--- SUPPLIED MATERIAL Enclosed Below ---

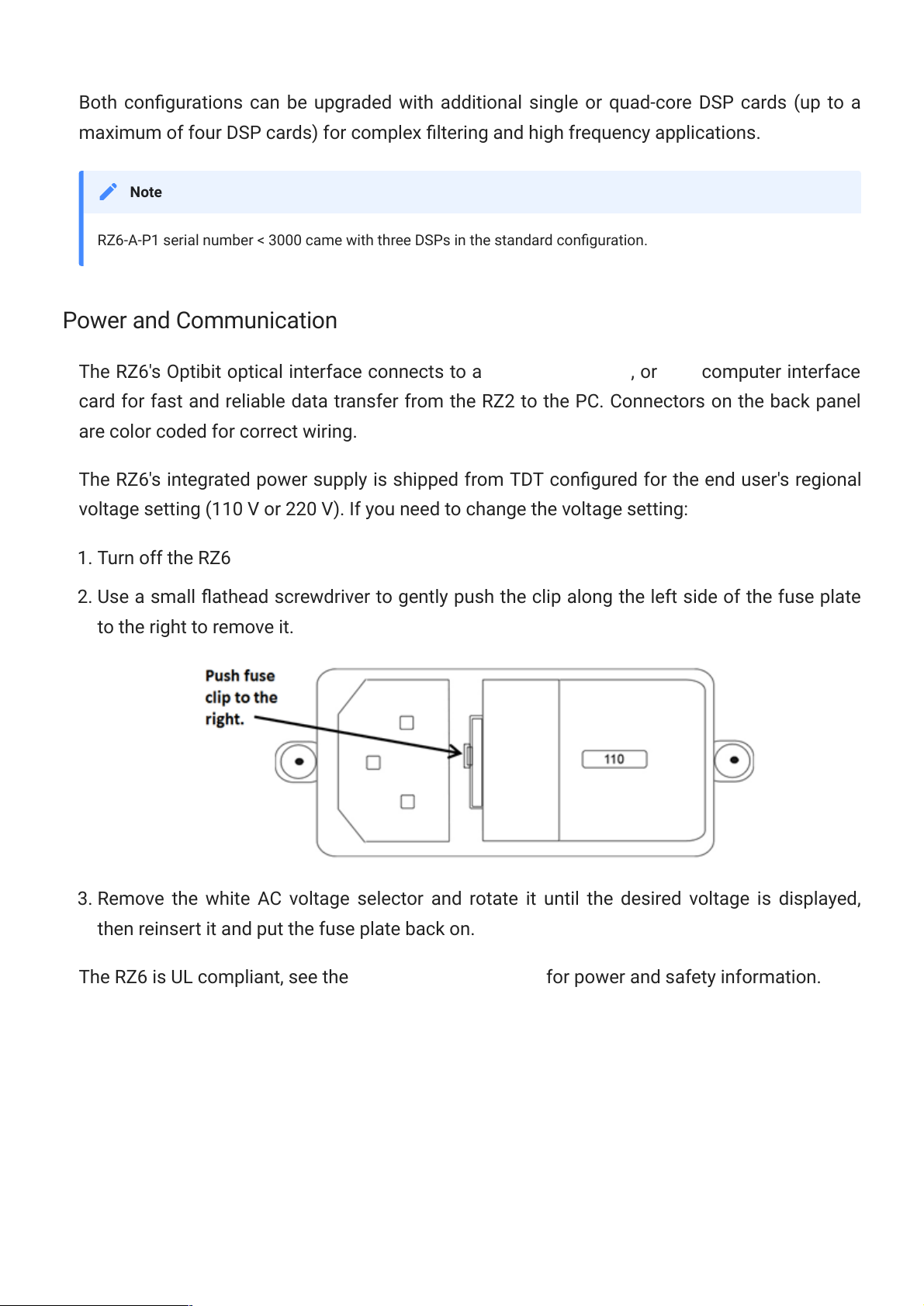 Both configurations can be upgraded with additional single or quad-core DSP cards (up to a maximum of four DSP cards) for complex filtering and high frequency applications.

Note

RZ6-A-P1 serial number < 3000 came with three DSPs in the standard configuration.

Power and Communication

The RZ6's Optibit optical interface connects to a , or computer interface card for fast and reliable data transfer from the RZ2 to the PC. Connectors on the back panel are color coded for correct wiring.

The RZ6's integrated power supply is shipped from TDT configured for the end user's regional voltage setting (110 V or 220 V). If you need to change the voltage setting:

1. Turn off the RZ6
2. Use a small flathead screwdriver to gently push the clip along the left side of the fuse plate to the right to remove it.

Push fuse clip to the right.

110

3. Remove the white AC voltage selector and rotate it until the desired voltage is displayed, then reinsert it and put the fuse plate back on.

The RZ6 is UL compliant, see the for power and safety information.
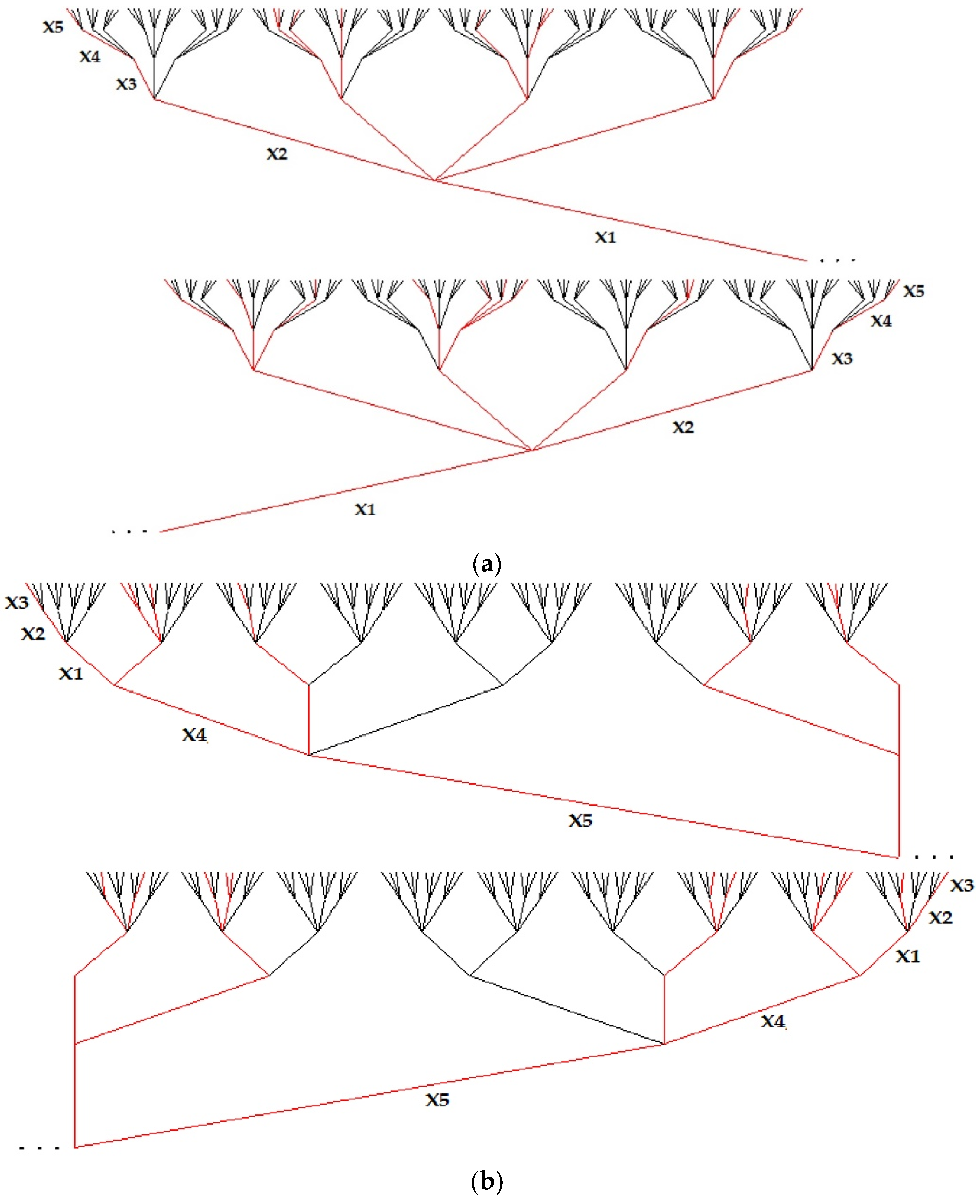 X5
X4
X3
X2
X1
. . .
X5
X4
X3
X2
X1
. . .
(a)
X3
X2
X1
X4
X5
. . .
X3
X2
X1
X4
X5
. . .
(b)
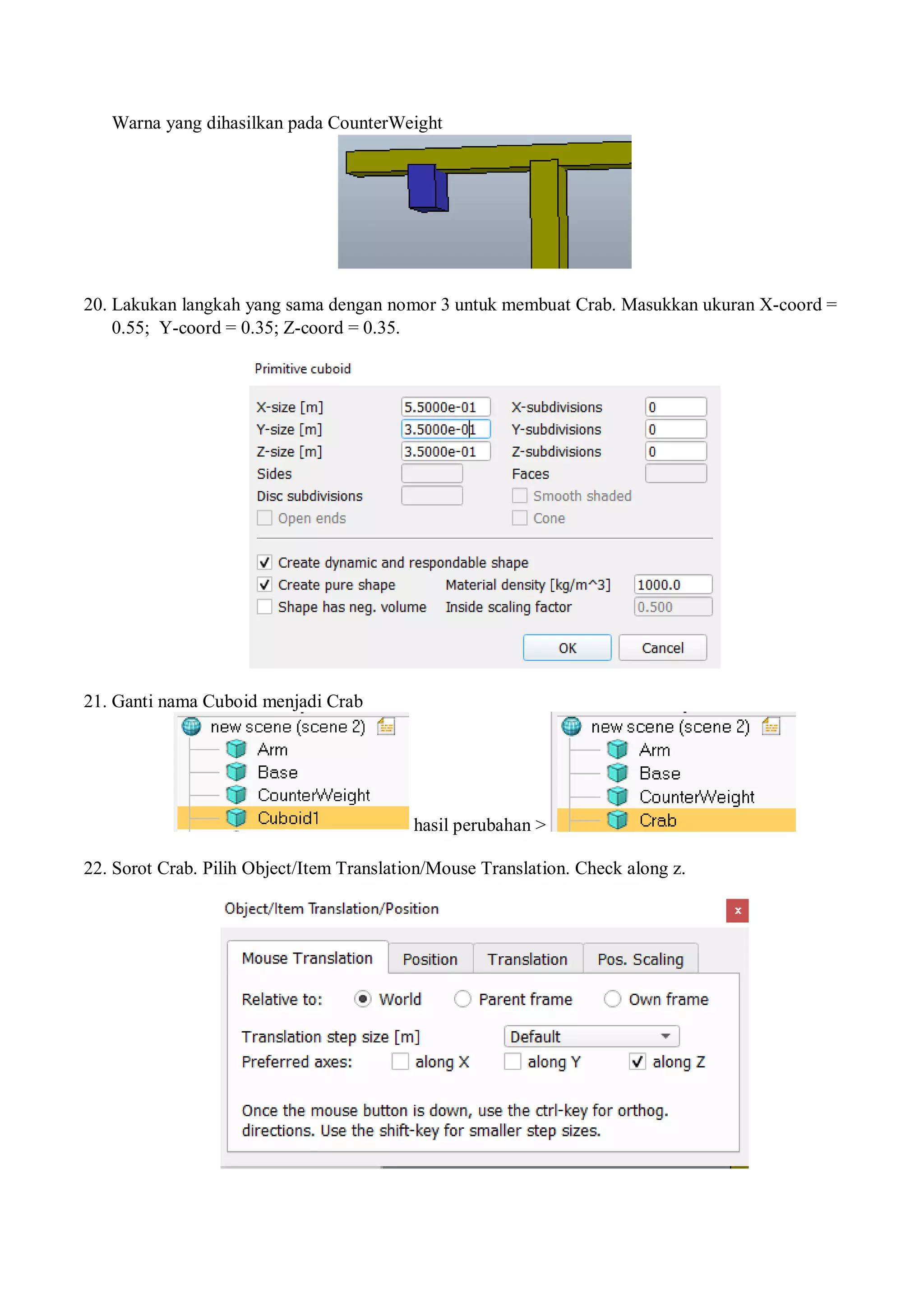 Warna yang dihasilkan pada CounterWeight

20. Lakukan langkah yang sama dengan nomor 3 untuk membuat Crab. Masukkan ukuran X-coord = 0.55; Y-coord = 0.35; Z-coord = 0.35.

Primitive cuboid

X-size [m] 5.5000e-01 X-subdivisions 0
Y-size [m] 3.5000e-01 Y-subdivisions 0
Z-size [m] 3.5000e-01 Z-subdivisions 0
Sides Faces
Disc subdivisions Smooth shaded
Open ends Cone

Create dynamic and respondable shape
Create pure shape Material density [kg/m^3] 1000.0
Shape has neg. volume Inside scaling factor 0.500

OK Cancel

21. Ganti nama Cuboid menjadi Crab

new scene (scene 2)
Arm
Base
CounterWeight
Cuboid1

hasil perubahan >

new scene (scene 2)
Arm
Base
CounterWeight
Crab

22. Sorot Crab. Pilih Object/Item Translation/Mouse Translation. Check along z.

Object/Item Translation/Position
x

Mouse Translation Position Translation Pos. Scaling

Relative to: World Parent frame Own frame

Translation step size [m] Default
Preferred axes: along X along Y along Z

Once the mouse button is down, use the ctrl-key for orthog. directions. Use the shift-key for smaller step sizes.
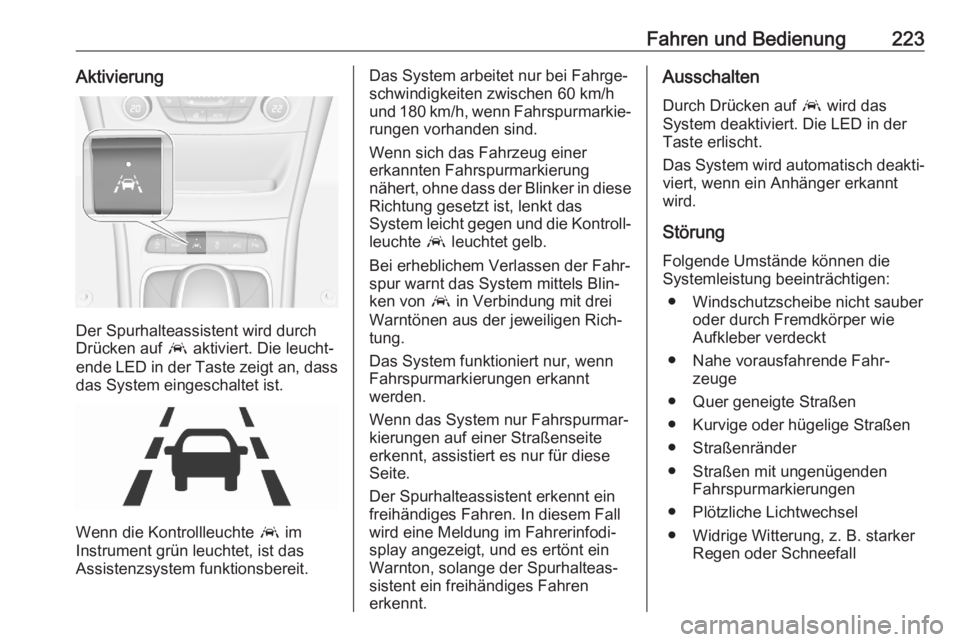 Fahren und Bedienung 223

Aktivierung

Der Spurhalteassistent wird durch Drücken auf aktiviert. Die leuchtende LED in der Taste zeigt an, dass das System eingeschaltet ist.

Wenn die Kontrollleuchte im Instrument grün leuchtet, ist das Assistenzsystem funktionsbereit.

Das System arbeitet nur bei Fahrgeschwindigkeiten zwischen 60 km/h und 180 km/h, wenn Fahrspurmarkierungen vorhanden sind.

Wenn sich das Fahrzeug einer erkannten Fahrspurmarkierung nähert, ohne dass der Blinker in diese Richtung gesetzt ist, lenkt das System leicht gegen und die Kontrollleuchte leuchtet gelb.

Bei erheblichem Verlassen der Fahrspur warnt das System mittels Blinken von in Verbindung mit drei Warntönen aus der jeweiligen Richtung.

Das System funktioniert nur, wenn Fahrspurmarkierungen erkannt werden.

Wenn das System nur Fahrspurmarkierungen auf einer Straßenseite erkennt, assistiert es nur für diese Seite.

Der Spurhalteassistent erkennt ein freihändiges Fahren. In diesem Fall wird eine Meldung im Fahrerinfodisplay angezeigt, und es ertönt ein Warnton, solange der Spurhalteassistent ein freihändiges Fahren erkennt.

Ausschalten

Durch Drücken auf wird das System deaktiviert. Die LED in der Taste erlischt.

Das System wird automatisch deaktiviert, wenn ein Anhänger erkannt wird.

Störung

Folgende Umstände können die Systemleistung beeinträchtigen:

● Windschutzscheibe nicht sauber oder durch Fremdkörper wie Aufkleber verdeckt
● Nahe vorausfahrende Fahrzeuge
● Quer geneigte Straßen
● Kurvige oder hügelige Straßen
● Straßenränder
● Straßen mit ungenügenden Fahrspurmarkierungen
● Plötzliche Lichtwechsel
● Widrige Witterung, z. B. starker Regen oder Schneefall

carmanualsonline.info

--- End of Enclosed SUPPLIED MATERIAL ---

**PROBLEM DESCRIPTION:** Because only one stretch of the records is wanted, please output the lines from the one holding "Z-size [m] 3.5000e-01 Z-subdivisions 0" through the one holding "Der Spurhalteassistent wird" exactly, both included, and leave every picture out.

**FINISHED EXERCISE:**
Z-size [m] 3.5000e-01 Z-subdivisions 0
Sides Faces
Disc subdivisions Smooth shaded
Open ends Cone

Create dynamic and respondable shape
Create pure shape Material density [kg/m^3] 1000.0
Shape has neg. volume Inside scaling factor 0.500

OK Cancel

21. Ganti nama Cuboid menjadi Crab

new scene (scene 2)
Arm
Base
CounterWeight
Cuboid1

hasil perubahan >

new scene (scene 2)
Arm
Base
CounterWeight
Crab

22. Sorot Crab. Pilih Object/Item Translation/Mouse Translation. Check along z.

Object/Item Translation/Position
x

Mouse Translation Position Translation Pos. Scaling

Relative to: World Parent frame Own frame

Translation step size [m] Default
Preferred axes: along X along Y along Z

Once the mouse button is down, use the ctrl-key for orthog. directions. Use the shift-key for smaller step sizes.
 Fahren und Bedienung 223

Aktivierung

Der Spurhalteassistent wird durch Drücken auf aktiviert. Die leuchtende LED in der Taste zeigt an, dass das System eingeschaltet ist.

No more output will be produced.